- The Washington Times - Saturday, May 31, 2003

KRAKOW, Poland — President Bush, still miffed at the French and other “old Europe” nations that opposed the U.S.-led war in Iraq, said yesterday that he is prepared to bury the hatchet and urge European leaders to join the fight against terrorism.

Arriving in Poland at the start of a weeklong trip that culminates in Jordan with a Middle East peace summit, the president said his meeting tomorrow at the Group of Eight economic summit in Evian, France, with French President Jacques Chirac will not be confrontational.

“Absolutely not. [The G-8 meeting is] an opportunity to talk with some who agreed with us on Iraq and some who didn’t about how we move forward,” he said.

Still, reverberations from France’s role in opposing the war, which included soliciting other countries to reject Mr. Bush’s policy on Iraqi dictator Saddam Hussein, were clear in the president’s comments yesterday to foreign journalists.

“There is a sense of frustration and disappointment amongst the American people toward the French decision,” he said. “That’s realistic. People didn’t understand the decisions by the French leadership to thwart the American desire, and the desire of others, to work on security and freedom — security for our countries and freedom in Iraq.

“I’ve got work to do to convince the skeptics in France that the intentions of the United States are positive. And the French leadership has got work to do to convince the American people that they are concerned about the security of our country.”

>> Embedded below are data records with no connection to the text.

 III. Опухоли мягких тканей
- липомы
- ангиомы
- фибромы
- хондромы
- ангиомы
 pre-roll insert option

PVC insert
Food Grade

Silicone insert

Mr. Bush said nothing upon landing in Poland last night after an eight-hour flight from Andrews Air Force Base aboard Air Force One.

While he preached reconciliation, Mr. Bush’s brief stop in Poland is a clear reward for that nation’s strong support on the war in Iraq.

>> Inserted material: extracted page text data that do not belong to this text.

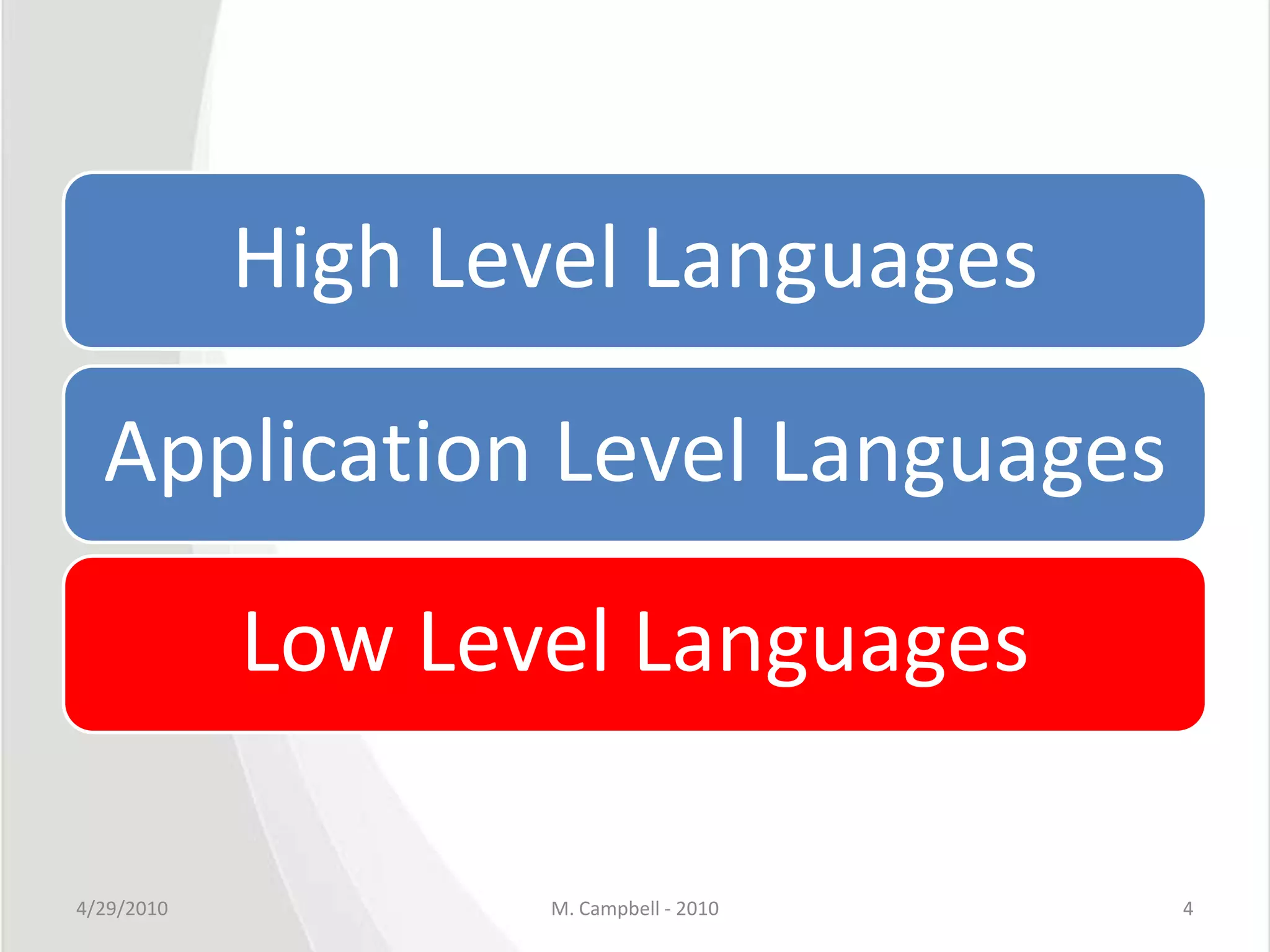 High Level Languages

Application Level Languages

Low Level Languages

4/29/2010

M. Campbell - 2010

4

“I think it’s very important for the Polish people to understand how deeply Americans appreciate their sacrifice and their courage and their willingness to work with us in Iraq and in Afghanistan,” he said.

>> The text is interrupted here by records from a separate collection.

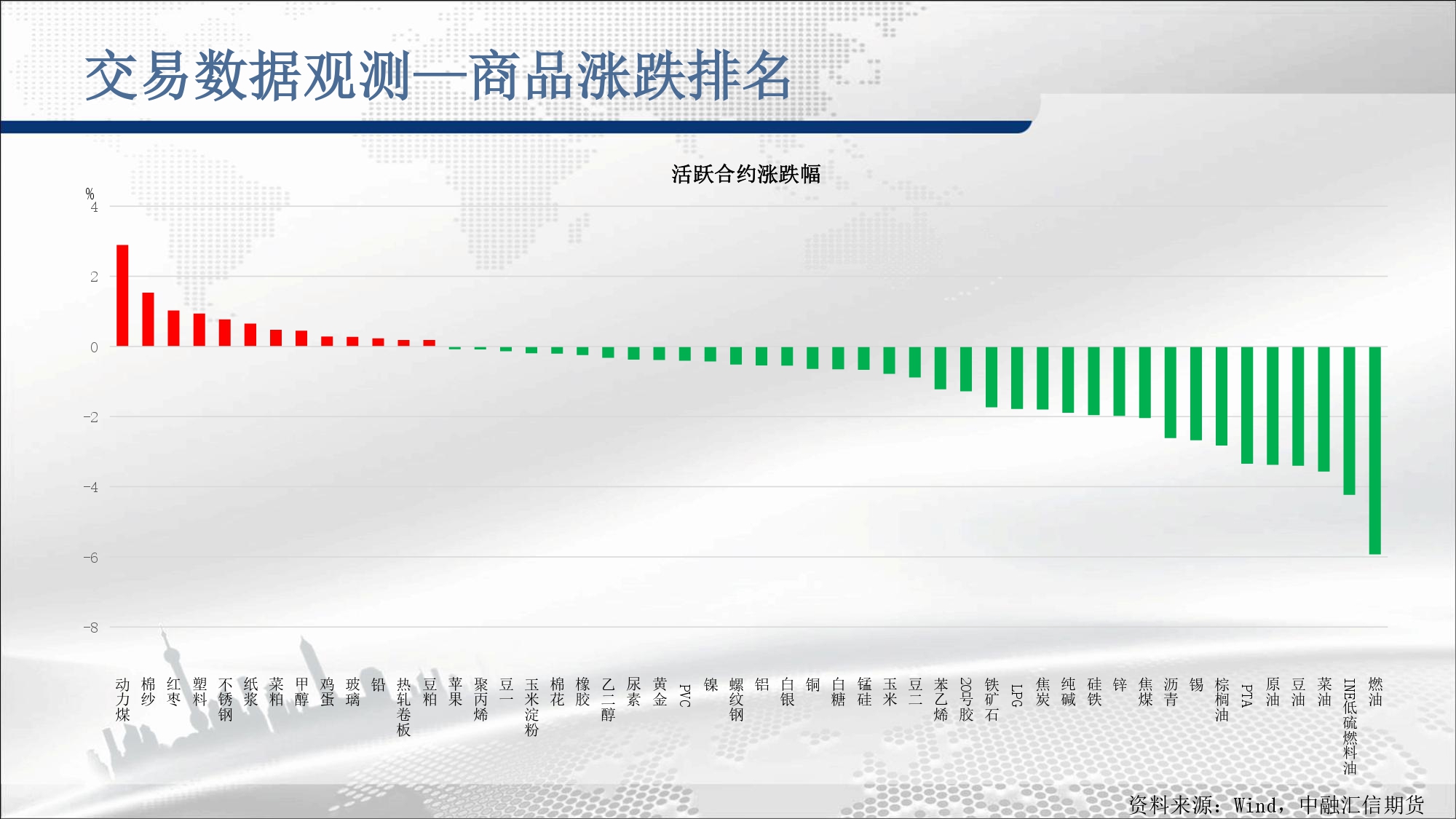 交易数据观测—商品涨跌排名

活跃合约涨跌幅

%
4
2
0
-2
-4
-6
-8

动力煤 棉纱 红枣 塑料 不锈钢 纸浆 菜粕 甲醇 鸡蛋 玻璃 铅 热轧卷板 豆粕 苹果 聚丙烯 豆一 玉米淀粉 棉花 橡胶 乙二醇 尿素 黄金 PVC 镍 螺纹钢 铝 白银 铜 白糖 锰硅 玉米 豆二 苯乙烯 20号胶 铁矿石 LPG 焦炭 纯碱 硅铁 锌 焦煤 沥青 锡 棕榈油 PTA 原油 豆油 菜油 INE低硫燃料油 燃油

资料来源：Wind，中融汇信期货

And the president warned other nations not to snub Poland for its pro-U.S. stance.

“I think it’s unfortunate that some of the countries in Europe will try to bully Poland for standing up for what you think — what they think is right. And I’m going to say in my speech, Poland needs to be in the [European Union] and Poland can be a friend of the United States, and the two are not in conflict,” Mr. Bush said.

After his Polish stop, Mr. Bush will travel to St. Petersburg, Russia, for a bilateral meeting with President Vladimir Putin, who also opposed the war in Iraq, then go to the Evian conference, and thereafter to the Middle East.

While in Poland, Mr. Bush will deliver his only speech of the trip at Wawel Palace — an 11th-century castle on the banks of the Vistula River in Poland’s third-largest city. The speech will lay out the broad goals of joint U.S. and European interests and urge foreign leaders to join in future efforts to thwart terrorists at every turn.

“It’s a speech, really, to Europe that says that our common values are strong and that we welcome the emergence of countries like — free countries like Poland, and as well as we must be reminded of the lessons of the past,” Mr. Bush said.

His 15-hour stay in Poland also will include a stop at Auschwitz and Birkenau, two World War II concentration camps 50 miles west of Krakow, where Germans killed more than 1.5 million people, 90 percent of them Jewish.

“I’m also going to Auschwitz to remind people that we must confront evil when we find it, and there’s no better place to remind people that there has been evil in the world than at Auschwitz,” Mr. Bush said.

The European leg of the trip is being watched for signs of a thaw between the United States and nations that opposed the war. But before departing on the trip, the White House announced the president would cut short his stay in France by one day, missing a dinner thrown by Mr. Chirac, as well as the reading of the final statement by G-8 leaders.

At the economic conference in Evian, on the banks of Lake Geneva, Mr. Bush will not meet with German Chancellor Gerhard Schroeder, a foe of the U.S.-led war.

Besides the leaders of the United States, France, Germany and Russia, the G-8 summit will be attended by Prime Ministers Tony Blair of Britain, Jean Chretien of Canada, Junichiro Koizumi of Japan and Silvio Berlusconi of Italy.

But Mr. Bush’s message to the French leader will look forward, not backward.

“I think that the time has moved beyond us where there was recriminations or disagreements about previous issues,” he said. “My decision is to go and to say to the French government: Let us work together for a Europe which is whole, free and at peace.”

Secretary of State Colin L. Powell told reporters aboard Air Force One that the United States is prepared to forgive — but not completely forget.

“That’s not to say we don’t have bad blood with our closest friends and partners, but you move on,” he said. “Let’s talk about the future.”